AO Mobility Toolkit
The AO Mobility Toolkit—the first electronic patient mobility monitoring system being utilized in large multicenter research trials—will continue to evolve, even as the Strategy Fund-supported portion of its development concludes.
Originally conceived as a “mobility toolkit” allowing physicians and researchers to collect and use objective outcome data on patient performance-based measures (PBMs), the AO Mobility Toolkit project got underway in 2015 and today is an ever-evolving and ever-expanding software suite. It encompasses three motion sensor applications and two website functions for use by rehabilitation physicians, physical therapists, orthopedic surgeons, neurologists, geriatricians and prosthetists, and could be very useful to total joint replacement surgeons tracking patient mobility before and after surgery.
“There are many electronic systems available to monitor patient’s mobility, but the AO Mobility Toolkit is the first one being utilized in large, multicenter research trials, and it could potentially become the standard for use in multicenter clinical research,” said Project Leader Dr Stephen Sims, past chair of AO Trauma North America, AO Foundation Trustees Alumnus, past AO Trauma International Board member, and editor for the AO Trauma Pelvis and Acetabulum Education Taskforce. Sims’ collaborators on the project were recently retired Dr Richard Peindl, Chair of Bioengineering for Atrium Health (formerly Carolinas Medical Center); AO Foundation Past President Dr James Kellam; and Dr Rachel Seymour, Director of Research of the Musculoskeletal institute at Atrium Health.
The project has its roots in Peindl’s interest in assessing fall risks of head injury patients and elderly patients. A funding shortfall had stalled development of a mobility cloud for storing information related to that work, and that’s where Sims, the AO Mobility Toolkit project team—and the Strategy Fund—stepped in.
Today, the AO Mobility Toolkit is being used in two research centers and soon will be used at an additional seven sites, Sims said, including centers that are part of the US Department of Defense-funded Major Extremity Trauma Research Consortium (METRC). Additionally, it's listed in other research projects that could expand it to another five or 10 sites.
“So, it could be in use at 12 to 15 sites in the next few months,” he explained. “We are pleasantly surprised at how it has grown to include software and hardware to make it very useable for clinical research.”

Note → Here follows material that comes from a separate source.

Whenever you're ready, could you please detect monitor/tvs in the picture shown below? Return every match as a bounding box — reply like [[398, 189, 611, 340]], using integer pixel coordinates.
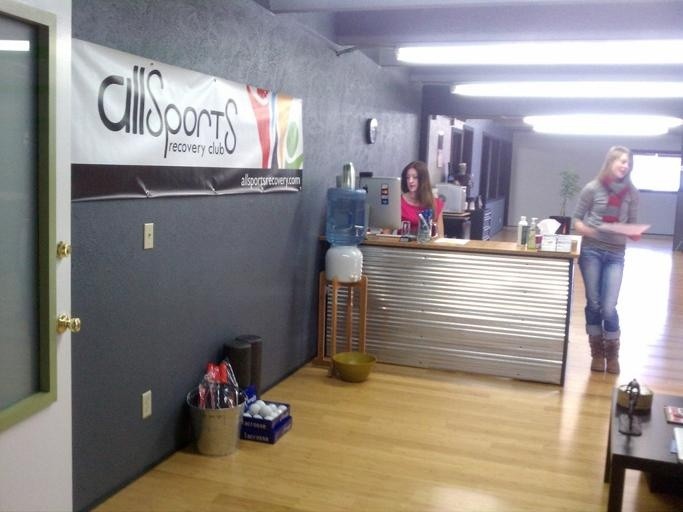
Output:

“This project would not have taken place without support from the AO. There has also been significant financial support from Atrium Health, as well as Atrium Health Clinical Research,” Sims said. “The AO Mobility Toolkit project has shown that you can—in a very simple, non-intrusive way—get a much more refined objective measurement of patient PBMs and that this can be a very valuable research tool.”